Xero may have become a $2 billion company yesterday, but chief executive Rod Drury says the Kiwi accounting software provider is "just getting started" and will begin a major push into the United States later in the year.
"It still feels like early days," he said. "We've got a wall of innovation in the pipeline."
But Drury admits that Wellington-based Xero's soaring share price means the business, which is yet to turn a profit, faces increasingly high expectations from investors.
Shares in the firm hit an all-time high of $17.56 yesterday, before closing at $17.49, valuing the company - which listed only six years ago - at $2.05 billion.
"We're feeling very excited, but with valuations like this there's a lot of expectation and that just means we have to keep working harder and keep executing," said Drury, whose 18.5 per cent stake in Xero is now worth more than $378 million.
"This is a once-in-a-lifetime opportunity to build a real significant company from New Zealand and so far it's playing out as we hoped."
Xero, which posted revenue of $39 million and a net loss of $14.4 million in the year to March, now has almost twice the market capitalisation of New Zealand logistics giant Mainfreight, which posted a $65.75 million adjusted profit in its last full financial year.
Its valuation is approaching that of Sky TV and has already surpassed online auction website Trade Me, which reported a profit of $75.5 million in the year to June 2012.
Milford Asset Management executive director Brian Gaynor said Xero could, within the next few years, become New Zealand's biggest company in terms of market capitalisation.
That title is now held by Fletcher Building, which was worth $5.8 billion yesterday.
Xero's share price has risen about 130 per cent this year, making it the top-performing NZX stock, on the back of expectations that the company will one day turn its customer growth into profit.
It has been only four months since the firm's market capitalisation hit $1 billion.

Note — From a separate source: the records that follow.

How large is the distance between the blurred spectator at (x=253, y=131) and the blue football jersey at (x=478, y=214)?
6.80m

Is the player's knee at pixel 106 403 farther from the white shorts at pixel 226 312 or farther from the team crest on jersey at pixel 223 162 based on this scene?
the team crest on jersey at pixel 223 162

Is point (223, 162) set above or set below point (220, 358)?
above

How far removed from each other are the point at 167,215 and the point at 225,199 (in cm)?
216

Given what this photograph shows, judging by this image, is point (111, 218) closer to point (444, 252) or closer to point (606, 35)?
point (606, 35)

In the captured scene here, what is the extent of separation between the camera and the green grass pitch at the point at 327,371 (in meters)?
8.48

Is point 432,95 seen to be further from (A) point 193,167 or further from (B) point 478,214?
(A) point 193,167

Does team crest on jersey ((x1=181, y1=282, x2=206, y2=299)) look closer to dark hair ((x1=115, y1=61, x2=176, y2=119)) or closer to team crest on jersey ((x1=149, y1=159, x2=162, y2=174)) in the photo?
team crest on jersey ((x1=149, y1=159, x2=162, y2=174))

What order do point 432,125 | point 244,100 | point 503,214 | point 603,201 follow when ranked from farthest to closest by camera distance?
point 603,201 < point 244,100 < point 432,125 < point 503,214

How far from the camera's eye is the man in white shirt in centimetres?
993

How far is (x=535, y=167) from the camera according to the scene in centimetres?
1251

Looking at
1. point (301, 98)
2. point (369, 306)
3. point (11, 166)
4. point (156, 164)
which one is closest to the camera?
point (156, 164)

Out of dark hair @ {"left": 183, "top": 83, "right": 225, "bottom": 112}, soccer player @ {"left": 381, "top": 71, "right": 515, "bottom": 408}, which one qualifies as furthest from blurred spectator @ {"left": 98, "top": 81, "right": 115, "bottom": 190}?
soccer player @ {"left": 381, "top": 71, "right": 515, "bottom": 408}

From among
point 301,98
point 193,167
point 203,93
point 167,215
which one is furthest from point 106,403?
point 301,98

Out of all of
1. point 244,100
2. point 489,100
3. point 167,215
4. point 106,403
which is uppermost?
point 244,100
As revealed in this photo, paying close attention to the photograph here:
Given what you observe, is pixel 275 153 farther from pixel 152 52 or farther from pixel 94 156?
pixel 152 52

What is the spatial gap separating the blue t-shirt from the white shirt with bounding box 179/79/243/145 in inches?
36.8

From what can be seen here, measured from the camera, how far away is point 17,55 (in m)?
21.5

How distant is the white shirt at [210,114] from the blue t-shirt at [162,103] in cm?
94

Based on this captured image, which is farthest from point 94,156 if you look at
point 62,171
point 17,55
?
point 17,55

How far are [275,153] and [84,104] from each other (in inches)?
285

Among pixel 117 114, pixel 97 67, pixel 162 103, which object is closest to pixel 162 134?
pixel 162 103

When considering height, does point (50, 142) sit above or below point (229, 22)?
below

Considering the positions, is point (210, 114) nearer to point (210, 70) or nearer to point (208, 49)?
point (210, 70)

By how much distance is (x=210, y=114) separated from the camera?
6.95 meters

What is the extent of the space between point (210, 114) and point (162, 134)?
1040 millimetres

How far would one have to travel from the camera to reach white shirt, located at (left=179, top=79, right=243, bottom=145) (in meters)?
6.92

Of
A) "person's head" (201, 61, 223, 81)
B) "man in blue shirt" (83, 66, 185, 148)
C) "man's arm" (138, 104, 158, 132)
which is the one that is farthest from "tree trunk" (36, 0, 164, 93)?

Gaynor, whose firm holds shares in Xero on behalf of clients, said the massive rise in the company's share price was being driven by United States-based investors who were more interested in customer acquisition than the more traditional methods of analysing businesses, such as earnings multiples.
"It's perceived that Xero is making huge progress in terms of customer reach and acquisition of customers," he said.
The number of paying customers doubled to 157,000 in the year to March 31, with the bulk of those clients based in Australia and New Zealand.
Drury said overseas investors, particularly those in the US, wanted exposure to cloud-based technology like Xero's.
Cloud computing means users' information is stored in data centres rather than on their personal devices.
"In US investor circles they're seeing this massive transition to the cloud like we've seen in mainframes [the computers that pre-dated PCs] to mini computers," Drury said.
He said a XeroCon conference that will take place in San Francisco in September would be the company's "big launch" in the US.
"We'll have a whole day to show people in the US the breadth of what we've done for the last seven years," Drury said. "At the moment we're building payroll in the US, opening offices in Denver and New York."
In its last full year Xero reported sales of just $2.7 million in the US and the rest of the world, excluding Australia, New Zealand and Britain.
Mint Asset Management portfolio manager Shane Solly said Xero was a company that polarised investors.
"There's certainly a bunch of people who are very passionate about this stock and they're not necessarily traditional investors," Solly said. "It's one of those firms that has benefited from enthusiasm for rapid growth technology businesses. The management team continue to deliver on the strategy they've put out there."
Xero announced the appointment of a head of global marketing - Jeremy Wood, a former Google staffer - and a chief platform officer, Duncan Ritchie, on Wednesday.